KA39

103 8 4
                                    

"Donlar yukarı eller aşağıya!" diye bağırdı Mert.

"Mert niye geldin?" diye söylendi Boran.

Mert "Sen yanımda olmayınca canım sıkılıyor." deyip göz kırptığında kıkırdamıştım.

"O gözünü sikerim." diye çıkıştı Kedi olan. "Ânımızın içine ettin. Git hadi."

Mert "Hayır gitmeyecem." dediğinde Boran yeniden sabır çekmeye başlamıştı.

"Eğer gidersen iki haftalık kantin masrafın benden olur."

Mert Boran'ın dediğine hiç çıtını çıkarmadı ve yanımızdan uzaklaştı. Mert'in yemeklere olan aşkı çok farklı bir aşktı. Tabii Boran da başına bela almıştı orası ayrı..

Boran hızla yanıma geldi ve belimden tutarak beni kendisine döndürdü. Yanaklarıma düşen perçemlerimi kulağımın arkasına sıkıştırmaya başladı. Gözlerini kapatıp iyice yüzüme yaklaştı ve kokumu içine çekti. Ben de tam gözlerimi kapatacağım sırada geri çekilmişti.

"Seni yiyebilir miyim?" dedim birden. Bunu içimden düşünürken yanlışlıkla dışımdan söylemiştim. Tüm kan hücrelerim yanaklarıma hücum ederken Boran sırıtmaya başlamıştı.

"Beni yemek istiyorsun demek.?" deyip kıkırdadı.

"Ne var ya? Ağzımdan kaçtı." diye savunmaya geçtim. "Hem sen de bu kadar tatlı olma o zaman."

"Eğer istiyorsan yiyebilirsin bak izin veriyorum."

"Boran.." deyip kafamı başka yöne çevirdim.

"Sen bilirsin. O zaman ben seni yerim." diye mırıldanıp dudaklarını boynuma bastırdı. Yaptığı hareketle kafamı ona çevirdiğimde yumuşacık saçları gözlerime batmıştı. Boynumu uzunca öptükten sonra hafifçe ısırınca şaşkınlıktan geri çekilmiştim. Sırıtmaya devam ediyordu. "Boran salak mısın? N'apıyorsun?" dedim nazla.

"N'apayım? Çok tatlıydın, dayanamadım." deyip güldü ve bu sefer dudaklarıma doğru yavaşça eğilmeye başladı. O yavaş yavaş bana yaklaşırken ben hızla parmak uçlarıma yükseldim ve dudaklarımızı birleştirdim. Dudağımın üzerinden gülüp beni özlemle öpmeye başladı. Ben de karşılık verirken bir elini yanağıma diğer elini de belime yerleştirdi. Ben ellerimi nereye koyacağımı bilemezken tatlı bir şekilde sızlayan boynuma çıkardım elimi. Uzun zamandır öpüşmüyorduk ve sanki uzun zaman sonra sonunda kendimi bulmuştum.
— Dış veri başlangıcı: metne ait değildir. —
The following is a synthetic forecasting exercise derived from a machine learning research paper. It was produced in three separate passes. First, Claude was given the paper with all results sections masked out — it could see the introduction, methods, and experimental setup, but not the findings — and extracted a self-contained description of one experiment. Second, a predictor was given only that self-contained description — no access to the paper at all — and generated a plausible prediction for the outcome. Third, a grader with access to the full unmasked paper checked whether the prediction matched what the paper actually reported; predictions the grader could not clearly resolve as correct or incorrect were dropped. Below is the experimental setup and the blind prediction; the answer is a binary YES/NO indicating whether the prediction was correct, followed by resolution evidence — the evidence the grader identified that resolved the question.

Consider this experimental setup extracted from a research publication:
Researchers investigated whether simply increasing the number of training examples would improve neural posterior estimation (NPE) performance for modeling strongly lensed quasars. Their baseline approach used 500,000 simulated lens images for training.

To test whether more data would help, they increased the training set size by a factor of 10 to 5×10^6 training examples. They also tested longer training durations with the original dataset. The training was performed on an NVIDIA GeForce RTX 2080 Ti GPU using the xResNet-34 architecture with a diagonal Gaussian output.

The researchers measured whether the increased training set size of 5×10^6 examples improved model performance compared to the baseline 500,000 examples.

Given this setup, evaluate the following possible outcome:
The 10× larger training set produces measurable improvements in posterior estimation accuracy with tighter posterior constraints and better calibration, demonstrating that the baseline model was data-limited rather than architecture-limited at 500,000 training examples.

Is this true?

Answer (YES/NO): NO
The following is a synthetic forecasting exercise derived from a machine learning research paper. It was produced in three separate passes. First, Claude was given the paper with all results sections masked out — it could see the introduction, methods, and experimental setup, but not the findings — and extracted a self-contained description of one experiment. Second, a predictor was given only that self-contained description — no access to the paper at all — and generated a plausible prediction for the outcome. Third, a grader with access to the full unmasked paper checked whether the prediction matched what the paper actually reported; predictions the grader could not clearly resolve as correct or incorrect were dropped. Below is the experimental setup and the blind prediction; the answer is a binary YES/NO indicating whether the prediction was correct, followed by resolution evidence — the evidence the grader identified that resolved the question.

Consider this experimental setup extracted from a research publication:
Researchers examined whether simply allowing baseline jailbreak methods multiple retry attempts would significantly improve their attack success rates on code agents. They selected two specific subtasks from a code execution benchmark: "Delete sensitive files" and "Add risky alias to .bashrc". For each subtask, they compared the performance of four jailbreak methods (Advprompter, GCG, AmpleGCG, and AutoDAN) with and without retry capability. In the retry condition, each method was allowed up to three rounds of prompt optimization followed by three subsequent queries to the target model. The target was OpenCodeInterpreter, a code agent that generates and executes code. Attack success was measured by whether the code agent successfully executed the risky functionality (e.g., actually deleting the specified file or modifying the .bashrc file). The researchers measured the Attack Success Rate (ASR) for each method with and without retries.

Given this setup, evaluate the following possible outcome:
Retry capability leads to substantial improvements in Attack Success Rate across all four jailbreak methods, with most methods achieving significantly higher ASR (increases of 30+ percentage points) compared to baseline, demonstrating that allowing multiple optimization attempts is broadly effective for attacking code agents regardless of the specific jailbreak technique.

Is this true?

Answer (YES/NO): NO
Elini boynuma yerleştirdiğimi fark edince dudaklarını ayırdı ve  elini boynumdan çekti. Sıcacık dudaklarını ısırdığı yere koydu yeniden ve birkaç kez öptü. İstemsizce gülümsemiştim. Geri çekilirken "Özür dilerim." dedi gülerek.

"Ben de seni ısıracağım. Ama sonra." dedim. Kahkaha atmıştı.

"Neden sonra?"

"Canım öyle istiyor."

"Senin o canını yerim."

"Mümkünse artık bir şeyler yeme isteğinden vazgeç." deyip ellerimizi kenetledim ve yürümeye başladım. Ya şimdi ısırığın izi kalırsa? Tamam öyle çok fazla ısırmamıştı ama yapmıştı işte vampir kılıklı.
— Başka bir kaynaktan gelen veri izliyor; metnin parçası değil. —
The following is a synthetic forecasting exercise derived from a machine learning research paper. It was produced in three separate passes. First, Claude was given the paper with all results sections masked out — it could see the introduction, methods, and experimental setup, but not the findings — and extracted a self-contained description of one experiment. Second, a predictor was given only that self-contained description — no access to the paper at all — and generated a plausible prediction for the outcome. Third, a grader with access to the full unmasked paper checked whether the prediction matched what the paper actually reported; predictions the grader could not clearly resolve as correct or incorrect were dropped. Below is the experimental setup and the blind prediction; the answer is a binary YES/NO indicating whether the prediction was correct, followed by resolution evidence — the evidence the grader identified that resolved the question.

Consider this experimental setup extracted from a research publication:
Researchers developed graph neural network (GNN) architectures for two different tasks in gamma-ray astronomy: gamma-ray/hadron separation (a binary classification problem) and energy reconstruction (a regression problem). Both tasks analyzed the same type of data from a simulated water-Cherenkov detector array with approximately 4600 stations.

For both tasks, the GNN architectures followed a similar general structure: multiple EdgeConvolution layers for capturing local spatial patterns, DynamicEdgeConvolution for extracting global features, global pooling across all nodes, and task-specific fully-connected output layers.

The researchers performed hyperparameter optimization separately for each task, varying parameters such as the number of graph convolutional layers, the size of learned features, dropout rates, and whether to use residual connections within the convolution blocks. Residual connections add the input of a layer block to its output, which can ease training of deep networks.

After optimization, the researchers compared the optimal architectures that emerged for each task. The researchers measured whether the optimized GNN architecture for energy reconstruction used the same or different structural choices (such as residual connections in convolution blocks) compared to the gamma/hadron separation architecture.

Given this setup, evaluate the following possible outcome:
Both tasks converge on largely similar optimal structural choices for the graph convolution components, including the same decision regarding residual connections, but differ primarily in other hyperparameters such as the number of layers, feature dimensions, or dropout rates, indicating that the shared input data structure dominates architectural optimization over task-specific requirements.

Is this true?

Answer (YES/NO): NO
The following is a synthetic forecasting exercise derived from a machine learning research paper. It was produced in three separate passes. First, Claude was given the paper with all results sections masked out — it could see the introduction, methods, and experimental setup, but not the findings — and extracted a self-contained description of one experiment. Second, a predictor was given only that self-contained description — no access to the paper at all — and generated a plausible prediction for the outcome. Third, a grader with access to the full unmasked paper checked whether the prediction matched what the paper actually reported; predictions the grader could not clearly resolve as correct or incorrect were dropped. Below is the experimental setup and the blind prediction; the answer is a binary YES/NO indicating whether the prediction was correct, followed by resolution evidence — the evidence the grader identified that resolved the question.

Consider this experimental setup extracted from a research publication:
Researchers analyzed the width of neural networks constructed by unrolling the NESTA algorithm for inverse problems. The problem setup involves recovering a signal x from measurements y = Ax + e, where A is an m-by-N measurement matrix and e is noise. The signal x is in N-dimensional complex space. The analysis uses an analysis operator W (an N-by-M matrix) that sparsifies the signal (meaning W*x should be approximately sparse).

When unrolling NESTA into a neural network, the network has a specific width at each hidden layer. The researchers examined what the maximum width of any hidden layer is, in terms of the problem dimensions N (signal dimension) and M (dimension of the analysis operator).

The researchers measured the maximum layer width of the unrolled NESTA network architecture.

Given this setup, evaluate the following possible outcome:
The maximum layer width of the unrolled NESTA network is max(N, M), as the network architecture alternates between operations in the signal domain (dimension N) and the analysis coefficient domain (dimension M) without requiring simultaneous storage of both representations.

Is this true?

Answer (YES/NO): NO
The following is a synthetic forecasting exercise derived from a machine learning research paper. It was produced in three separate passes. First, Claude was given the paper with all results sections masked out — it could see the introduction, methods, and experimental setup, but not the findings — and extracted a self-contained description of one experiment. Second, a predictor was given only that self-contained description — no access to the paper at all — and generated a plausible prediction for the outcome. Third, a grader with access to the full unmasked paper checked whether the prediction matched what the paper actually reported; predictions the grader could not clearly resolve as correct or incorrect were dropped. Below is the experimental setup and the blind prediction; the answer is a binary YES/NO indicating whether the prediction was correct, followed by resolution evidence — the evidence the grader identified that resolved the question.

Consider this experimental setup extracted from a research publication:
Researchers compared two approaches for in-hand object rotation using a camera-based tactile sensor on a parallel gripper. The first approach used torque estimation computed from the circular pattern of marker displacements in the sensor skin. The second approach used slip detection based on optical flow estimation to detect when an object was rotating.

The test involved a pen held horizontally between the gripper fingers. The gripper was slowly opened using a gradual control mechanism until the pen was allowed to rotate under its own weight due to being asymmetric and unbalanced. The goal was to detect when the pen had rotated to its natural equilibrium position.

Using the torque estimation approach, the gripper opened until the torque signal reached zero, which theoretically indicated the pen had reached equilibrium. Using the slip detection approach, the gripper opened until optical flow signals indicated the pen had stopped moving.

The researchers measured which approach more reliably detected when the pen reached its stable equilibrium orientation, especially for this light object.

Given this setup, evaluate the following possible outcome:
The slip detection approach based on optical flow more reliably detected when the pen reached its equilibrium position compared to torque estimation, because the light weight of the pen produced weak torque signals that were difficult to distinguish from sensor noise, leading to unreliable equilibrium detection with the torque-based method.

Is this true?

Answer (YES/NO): YES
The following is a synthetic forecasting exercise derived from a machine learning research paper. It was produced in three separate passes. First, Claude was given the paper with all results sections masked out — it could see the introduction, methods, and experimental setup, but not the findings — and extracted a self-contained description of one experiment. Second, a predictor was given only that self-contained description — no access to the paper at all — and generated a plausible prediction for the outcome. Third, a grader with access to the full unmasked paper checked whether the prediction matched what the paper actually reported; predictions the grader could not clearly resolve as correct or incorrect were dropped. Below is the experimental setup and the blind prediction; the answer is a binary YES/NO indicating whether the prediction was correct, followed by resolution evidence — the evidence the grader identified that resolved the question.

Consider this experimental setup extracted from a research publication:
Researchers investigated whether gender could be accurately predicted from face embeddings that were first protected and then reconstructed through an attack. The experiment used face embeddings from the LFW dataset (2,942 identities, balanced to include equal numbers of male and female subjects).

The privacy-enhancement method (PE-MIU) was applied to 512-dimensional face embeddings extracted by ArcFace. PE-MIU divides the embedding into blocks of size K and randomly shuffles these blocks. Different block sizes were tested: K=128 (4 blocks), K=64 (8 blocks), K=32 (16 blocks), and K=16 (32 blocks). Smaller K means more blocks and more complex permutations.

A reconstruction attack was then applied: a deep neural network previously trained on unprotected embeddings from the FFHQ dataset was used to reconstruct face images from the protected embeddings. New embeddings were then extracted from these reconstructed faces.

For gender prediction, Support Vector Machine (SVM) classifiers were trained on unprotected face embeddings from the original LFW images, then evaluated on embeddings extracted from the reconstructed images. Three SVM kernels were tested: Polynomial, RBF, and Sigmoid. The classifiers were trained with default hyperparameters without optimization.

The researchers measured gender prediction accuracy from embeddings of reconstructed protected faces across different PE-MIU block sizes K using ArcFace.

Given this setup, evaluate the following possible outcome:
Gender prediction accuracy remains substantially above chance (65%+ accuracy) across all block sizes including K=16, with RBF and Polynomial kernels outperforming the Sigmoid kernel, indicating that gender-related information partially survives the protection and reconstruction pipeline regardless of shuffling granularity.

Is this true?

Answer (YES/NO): NO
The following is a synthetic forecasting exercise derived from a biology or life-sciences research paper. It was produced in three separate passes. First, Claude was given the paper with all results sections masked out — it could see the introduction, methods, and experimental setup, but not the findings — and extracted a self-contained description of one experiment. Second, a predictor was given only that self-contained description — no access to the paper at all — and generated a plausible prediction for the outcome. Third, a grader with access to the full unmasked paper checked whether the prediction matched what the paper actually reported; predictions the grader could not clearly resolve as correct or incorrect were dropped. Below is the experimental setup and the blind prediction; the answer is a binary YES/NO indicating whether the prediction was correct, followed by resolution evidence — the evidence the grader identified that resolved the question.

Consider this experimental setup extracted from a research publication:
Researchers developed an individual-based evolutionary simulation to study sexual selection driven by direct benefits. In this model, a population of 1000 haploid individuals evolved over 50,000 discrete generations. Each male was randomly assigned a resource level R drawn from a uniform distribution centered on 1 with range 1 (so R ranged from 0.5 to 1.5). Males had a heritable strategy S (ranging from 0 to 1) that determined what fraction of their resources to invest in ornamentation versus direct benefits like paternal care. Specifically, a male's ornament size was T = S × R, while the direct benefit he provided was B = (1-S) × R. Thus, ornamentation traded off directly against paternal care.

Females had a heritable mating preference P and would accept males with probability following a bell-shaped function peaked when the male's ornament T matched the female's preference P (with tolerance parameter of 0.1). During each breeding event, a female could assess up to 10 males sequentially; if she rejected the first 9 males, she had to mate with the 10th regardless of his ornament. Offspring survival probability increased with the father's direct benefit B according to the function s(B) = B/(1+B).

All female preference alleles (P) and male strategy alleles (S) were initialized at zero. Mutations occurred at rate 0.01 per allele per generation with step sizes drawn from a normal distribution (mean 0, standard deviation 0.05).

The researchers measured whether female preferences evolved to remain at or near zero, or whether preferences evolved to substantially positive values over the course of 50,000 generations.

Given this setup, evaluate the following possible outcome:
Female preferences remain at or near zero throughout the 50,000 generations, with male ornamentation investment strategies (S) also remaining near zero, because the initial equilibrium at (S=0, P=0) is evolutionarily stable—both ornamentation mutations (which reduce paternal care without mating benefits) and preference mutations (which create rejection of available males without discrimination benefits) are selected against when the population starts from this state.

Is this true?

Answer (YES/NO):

Masaya geri döndüğümüzde herkesin çok eğlendiğini fark ettim. Sanırım neredeyse ilk defa olaysız, sorunsuz, Çağlar'sız ya da Mesut'suz ve kavgasız bir akşam geçiriyorduk. Aslında Çağlar'ı şu "saçı yolunacaklar" listemden artık çıkarabilirdim bence. Hayatımızı kurtarıp kahraman falan olduğu için değil, bizle artık bir ilgisi kalmadığı için.
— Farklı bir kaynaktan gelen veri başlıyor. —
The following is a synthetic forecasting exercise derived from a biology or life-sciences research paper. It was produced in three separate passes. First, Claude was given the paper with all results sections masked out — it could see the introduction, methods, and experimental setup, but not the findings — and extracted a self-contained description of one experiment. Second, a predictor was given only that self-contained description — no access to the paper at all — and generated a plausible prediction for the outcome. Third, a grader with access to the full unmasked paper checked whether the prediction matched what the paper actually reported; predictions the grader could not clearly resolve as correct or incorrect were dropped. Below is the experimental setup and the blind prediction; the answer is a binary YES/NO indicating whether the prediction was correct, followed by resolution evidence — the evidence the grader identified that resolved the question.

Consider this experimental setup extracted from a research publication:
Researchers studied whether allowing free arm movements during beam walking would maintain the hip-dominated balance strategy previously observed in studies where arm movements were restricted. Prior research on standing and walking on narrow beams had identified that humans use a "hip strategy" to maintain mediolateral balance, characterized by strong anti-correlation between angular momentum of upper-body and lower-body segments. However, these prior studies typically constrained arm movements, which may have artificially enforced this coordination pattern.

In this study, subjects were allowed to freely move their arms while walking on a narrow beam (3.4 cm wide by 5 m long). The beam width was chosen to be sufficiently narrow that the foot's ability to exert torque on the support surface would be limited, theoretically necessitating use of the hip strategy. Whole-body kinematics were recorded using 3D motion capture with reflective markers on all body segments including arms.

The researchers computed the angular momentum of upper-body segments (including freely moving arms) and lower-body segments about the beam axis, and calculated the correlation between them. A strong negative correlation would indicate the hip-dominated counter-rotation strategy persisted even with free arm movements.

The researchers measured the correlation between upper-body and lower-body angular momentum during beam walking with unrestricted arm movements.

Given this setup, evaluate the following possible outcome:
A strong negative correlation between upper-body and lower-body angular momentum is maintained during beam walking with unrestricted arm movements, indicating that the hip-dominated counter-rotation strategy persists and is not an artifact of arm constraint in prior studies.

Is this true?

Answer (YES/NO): YES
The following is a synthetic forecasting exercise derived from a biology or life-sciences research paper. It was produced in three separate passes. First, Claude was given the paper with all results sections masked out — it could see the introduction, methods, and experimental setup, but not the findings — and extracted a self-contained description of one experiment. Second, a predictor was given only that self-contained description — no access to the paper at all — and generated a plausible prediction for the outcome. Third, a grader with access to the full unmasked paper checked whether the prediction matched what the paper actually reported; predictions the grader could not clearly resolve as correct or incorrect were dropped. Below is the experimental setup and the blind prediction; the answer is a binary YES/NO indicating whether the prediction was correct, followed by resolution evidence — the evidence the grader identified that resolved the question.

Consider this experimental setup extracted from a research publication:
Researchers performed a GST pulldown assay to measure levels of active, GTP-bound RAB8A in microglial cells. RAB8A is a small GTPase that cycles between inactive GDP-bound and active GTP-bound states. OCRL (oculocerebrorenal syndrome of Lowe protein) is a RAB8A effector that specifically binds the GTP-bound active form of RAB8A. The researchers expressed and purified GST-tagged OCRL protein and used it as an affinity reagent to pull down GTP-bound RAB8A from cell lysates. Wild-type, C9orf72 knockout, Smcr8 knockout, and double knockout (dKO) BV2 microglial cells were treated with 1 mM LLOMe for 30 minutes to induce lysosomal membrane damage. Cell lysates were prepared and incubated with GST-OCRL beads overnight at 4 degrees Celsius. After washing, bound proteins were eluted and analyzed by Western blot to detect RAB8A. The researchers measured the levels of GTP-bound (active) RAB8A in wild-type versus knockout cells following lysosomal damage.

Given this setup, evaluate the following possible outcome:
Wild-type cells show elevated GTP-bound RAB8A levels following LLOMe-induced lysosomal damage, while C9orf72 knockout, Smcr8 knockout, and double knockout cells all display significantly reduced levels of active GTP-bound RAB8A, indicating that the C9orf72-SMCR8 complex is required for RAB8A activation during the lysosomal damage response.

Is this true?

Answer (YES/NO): NO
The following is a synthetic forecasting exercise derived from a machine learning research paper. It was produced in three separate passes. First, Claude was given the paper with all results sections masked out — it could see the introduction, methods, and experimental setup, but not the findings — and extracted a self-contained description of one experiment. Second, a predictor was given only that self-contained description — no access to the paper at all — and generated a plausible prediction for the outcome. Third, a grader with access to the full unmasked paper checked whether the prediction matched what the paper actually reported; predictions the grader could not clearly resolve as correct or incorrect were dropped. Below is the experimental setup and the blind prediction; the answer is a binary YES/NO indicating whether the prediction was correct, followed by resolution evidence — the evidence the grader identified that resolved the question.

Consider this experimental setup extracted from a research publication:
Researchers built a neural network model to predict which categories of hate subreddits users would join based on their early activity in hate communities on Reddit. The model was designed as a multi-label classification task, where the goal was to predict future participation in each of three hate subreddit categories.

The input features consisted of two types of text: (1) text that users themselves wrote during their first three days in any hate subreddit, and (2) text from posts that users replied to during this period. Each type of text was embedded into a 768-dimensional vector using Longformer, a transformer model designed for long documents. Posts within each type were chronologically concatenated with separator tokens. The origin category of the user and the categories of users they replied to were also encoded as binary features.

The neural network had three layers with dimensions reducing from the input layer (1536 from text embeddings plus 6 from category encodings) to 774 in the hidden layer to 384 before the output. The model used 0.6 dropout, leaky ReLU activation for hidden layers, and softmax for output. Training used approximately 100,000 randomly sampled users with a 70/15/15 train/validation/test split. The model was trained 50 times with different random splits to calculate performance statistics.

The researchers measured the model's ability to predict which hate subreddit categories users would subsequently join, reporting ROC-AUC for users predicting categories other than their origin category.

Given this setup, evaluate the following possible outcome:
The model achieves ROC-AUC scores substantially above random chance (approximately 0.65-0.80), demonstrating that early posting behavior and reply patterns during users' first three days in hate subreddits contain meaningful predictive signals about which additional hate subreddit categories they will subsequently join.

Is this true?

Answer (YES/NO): NO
Saatlerce süren eğlenceden sonra herkes dağılmıştı ve sonunda eve gelmiştik. Üzerimi değişmeden önce aynadan kendime baktığımda boynumdaki hafif mor ve sarı rengi gördüm. Havanın karanlığından dolayı kimsenin fark etmediğini umarken "Of Boran!" diye söylendim. Yaptığı çok salakça bir şeydi ama hoşuma da gitmişti. Salak olduğum içindi herhalde.